Dir: Robert Wise. Cast: Julie Harris, Richard Johnson, Claire Bloom, Russ Tamblyn, Lois Maxwell, and Rosalie Crutchley. 1963
Based on the novel The Haunting of Hill House by Shirley Jackson, The Haunting is perhaps the greatest ghost story ever committed to paper and to film. Director Robert Wise had worked with producer Val Lewton in the 1940’s directing The Curse of the Cat People and The Body Snatcher for RKO, and so was well versed in the sort of psychological, shadowy horror found in Jackson’s work. Shortly after directing West Side Story and immediately before The Sound of Music, Wise returned to his roots and gave The Haunting the onscreen treatment it screamed for.
Each actor is perfectly suited to his or her role, inhabiting the by now overly familiar premise of a group of people who gather to explore reported psychic phenomenon in a haunted house, a massive one at that in the case of Hill House.
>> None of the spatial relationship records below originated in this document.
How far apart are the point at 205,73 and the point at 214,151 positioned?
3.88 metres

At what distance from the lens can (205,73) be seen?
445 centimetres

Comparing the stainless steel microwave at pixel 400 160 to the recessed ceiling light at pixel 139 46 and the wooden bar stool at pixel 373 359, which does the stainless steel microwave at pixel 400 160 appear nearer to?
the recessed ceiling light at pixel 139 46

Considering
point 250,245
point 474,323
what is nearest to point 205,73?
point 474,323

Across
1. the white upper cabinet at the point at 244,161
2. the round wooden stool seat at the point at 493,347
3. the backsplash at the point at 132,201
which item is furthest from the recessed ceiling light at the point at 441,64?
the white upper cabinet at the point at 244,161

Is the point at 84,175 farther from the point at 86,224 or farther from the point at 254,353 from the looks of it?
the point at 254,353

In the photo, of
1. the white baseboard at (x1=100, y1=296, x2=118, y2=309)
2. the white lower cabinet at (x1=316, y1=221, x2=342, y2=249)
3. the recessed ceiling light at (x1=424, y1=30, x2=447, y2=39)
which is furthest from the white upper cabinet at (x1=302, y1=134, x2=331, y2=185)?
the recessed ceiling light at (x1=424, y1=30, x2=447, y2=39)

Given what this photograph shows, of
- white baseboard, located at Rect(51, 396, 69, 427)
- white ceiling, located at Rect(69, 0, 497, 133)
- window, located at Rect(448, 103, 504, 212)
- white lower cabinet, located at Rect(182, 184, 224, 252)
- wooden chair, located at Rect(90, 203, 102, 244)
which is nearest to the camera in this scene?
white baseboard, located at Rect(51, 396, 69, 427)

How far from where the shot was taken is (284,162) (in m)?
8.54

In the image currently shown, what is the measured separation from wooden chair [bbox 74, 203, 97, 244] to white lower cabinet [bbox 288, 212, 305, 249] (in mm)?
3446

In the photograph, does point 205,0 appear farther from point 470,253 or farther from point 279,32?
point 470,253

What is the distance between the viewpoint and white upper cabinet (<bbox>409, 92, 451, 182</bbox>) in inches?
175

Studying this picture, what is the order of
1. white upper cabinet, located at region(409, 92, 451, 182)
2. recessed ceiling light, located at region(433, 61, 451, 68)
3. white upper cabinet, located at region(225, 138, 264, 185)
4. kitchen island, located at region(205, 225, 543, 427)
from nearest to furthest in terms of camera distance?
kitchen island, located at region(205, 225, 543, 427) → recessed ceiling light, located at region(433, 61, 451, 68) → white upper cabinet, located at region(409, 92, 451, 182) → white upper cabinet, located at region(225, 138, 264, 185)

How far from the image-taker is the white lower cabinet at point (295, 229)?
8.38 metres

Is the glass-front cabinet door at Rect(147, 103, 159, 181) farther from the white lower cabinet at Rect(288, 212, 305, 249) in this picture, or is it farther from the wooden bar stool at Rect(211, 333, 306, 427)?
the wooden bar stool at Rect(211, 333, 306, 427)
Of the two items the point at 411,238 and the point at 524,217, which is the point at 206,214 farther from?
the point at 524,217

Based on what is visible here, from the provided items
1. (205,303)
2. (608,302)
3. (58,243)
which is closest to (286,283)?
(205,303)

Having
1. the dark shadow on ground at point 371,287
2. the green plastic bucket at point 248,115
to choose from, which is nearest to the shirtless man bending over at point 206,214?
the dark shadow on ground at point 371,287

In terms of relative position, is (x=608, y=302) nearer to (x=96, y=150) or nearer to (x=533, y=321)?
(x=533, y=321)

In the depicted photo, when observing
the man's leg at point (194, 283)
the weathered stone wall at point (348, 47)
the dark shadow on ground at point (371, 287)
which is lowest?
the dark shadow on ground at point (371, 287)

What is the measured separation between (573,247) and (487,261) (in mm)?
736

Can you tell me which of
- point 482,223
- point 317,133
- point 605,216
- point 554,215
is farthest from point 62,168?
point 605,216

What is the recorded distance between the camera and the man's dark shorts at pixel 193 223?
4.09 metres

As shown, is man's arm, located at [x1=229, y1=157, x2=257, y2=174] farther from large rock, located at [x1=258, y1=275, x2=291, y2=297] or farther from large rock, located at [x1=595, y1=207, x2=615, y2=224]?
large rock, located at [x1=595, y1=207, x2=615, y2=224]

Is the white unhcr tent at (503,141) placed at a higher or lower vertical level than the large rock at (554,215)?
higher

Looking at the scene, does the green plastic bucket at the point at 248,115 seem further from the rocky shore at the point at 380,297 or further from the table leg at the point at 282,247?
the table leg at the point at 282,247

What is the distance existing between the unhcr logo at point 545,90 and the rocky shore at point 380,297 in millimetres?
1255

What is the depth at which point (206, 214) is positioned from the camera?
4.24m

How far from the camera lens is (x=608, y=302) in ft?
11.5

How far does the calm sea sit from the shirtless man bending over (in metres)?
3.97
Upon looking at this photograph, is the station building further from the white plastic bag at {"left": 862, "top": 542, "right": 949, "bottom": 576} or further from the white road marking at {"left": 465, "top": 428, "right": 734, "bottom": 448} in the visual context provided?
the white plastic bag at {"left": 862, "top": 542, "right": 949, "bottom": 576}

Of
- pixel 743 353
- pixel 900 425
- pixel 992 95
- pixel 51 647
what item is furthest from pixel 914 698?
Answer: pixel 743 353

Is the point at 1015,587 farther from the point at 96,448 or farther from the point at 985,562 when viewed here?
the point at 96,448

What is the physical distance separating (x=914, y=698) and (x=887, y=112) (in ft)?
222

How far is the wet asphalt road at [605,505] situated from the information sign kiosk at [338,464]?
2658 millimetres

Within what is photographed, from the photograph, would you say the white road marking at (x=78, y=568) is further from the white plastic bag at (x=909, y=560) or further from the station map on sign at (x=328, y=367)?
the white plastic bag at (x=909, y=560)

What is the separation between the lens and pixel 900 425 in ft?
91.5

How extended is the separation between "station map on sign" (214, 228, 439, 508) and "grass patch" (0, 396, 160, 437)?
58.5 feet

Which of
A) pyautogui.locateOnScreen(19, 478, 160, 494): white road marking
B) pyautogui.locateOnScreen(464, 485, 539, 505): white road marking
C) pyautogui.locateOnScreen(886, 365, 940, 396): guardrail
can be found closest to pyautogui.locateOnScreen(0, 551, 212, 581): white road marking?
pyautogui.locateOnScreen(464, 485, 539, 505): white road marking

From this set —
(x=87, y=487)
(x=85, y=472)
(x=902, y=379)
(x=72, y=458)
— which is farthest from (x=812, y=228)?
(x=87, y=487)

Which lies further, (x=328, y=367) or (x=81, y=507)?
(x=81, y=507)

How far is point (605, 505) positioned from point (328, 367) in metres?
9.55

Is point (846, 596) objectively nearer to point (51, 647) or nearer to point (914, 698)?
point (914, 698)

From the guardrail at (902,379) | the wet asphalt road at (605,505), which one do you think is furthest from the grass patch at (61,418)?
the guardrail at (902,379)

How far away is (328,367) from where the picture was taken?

The question here is, is the phenomenon they experience real, or some sort of manifestation created by the lonely Eleanor?
Additionally, the score by Humphrey Searle, cinematography by Davis Boulton, screenplay by Nelson Gidding, set design and sound work contribute immeasurably to the film’s impact. This is an example of a film where all departments, much like The Exorcist, are at the top of their game. And for my money, the hand-holding scene, later aped in Sam Raimi’s Evil Dead 2, deserves to be included on any list of great scenes of horror.
On a similar note, the opening paragraph of Jackson’s novel is among the best to be found in the horror genre or any genre for that matter, and Wise matches it with the film’s opening montage. Here, Jackson's opening deserves the last word:
“No live organism can continue for long to exist sanely under conditions of absolute reality; even larks and katydids are supposed, by some, to dream. Hill House, not sane, stood by itself against its hills, holding darkness within; it had stood so for eighty years and might stand for eighty more. Within, walls continued upright, bricks met neatly, floors were firm, and doors were sensibly shut; silence lay steadily against the wood and stone of Hill House, and whatever walked there, walked alone.”